[
https://issues.apache.org/jira/browse/MAHOUT-593?page=com.atlassian.jira.plugin.system.issuetabpanels:comment-tabpanel&focusedCommentId=13000569#comment-13000569
]
Sean Owen commented on MAHOUT-593:
----------------------------------
All sounds good to me.
On the last point, I agree, there is no sense in creating and re-parsing
command line args in a program. That would indicate design failure.
I think we agree. Mappers and Reducers rarely stand alone; they are almost
always part of a pipeline of Mappers and Reducers that work together to
accomplish something.
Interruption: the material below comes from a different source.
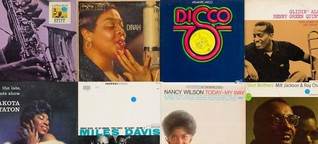 Podcast: Listening Session Jesse Owens Record Collection mit Aida Baghernejad, Sven Beckstette und Malcolm Ohanwe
That's a "Job" to me, one unit that invokes many
Mappers/Reducers.
My only question then is why those intermediate stages of Mappers/Reducers need
to be exposed as stand-alone units ("Jobs" in your patch)? I agree they're not
command-line "Jobs" that would be invoked independently, but they seem exposed
that way.
It's not any better a design really, but, I would have structured it as one
executable that kicks off many MapReduces, and that's what AbstractJob is
supporting.
> Backport of Stochastic SVD patch (Mahout-376) to hadoop 0.20 to ensure
> compatibility with current Mahout dependencies.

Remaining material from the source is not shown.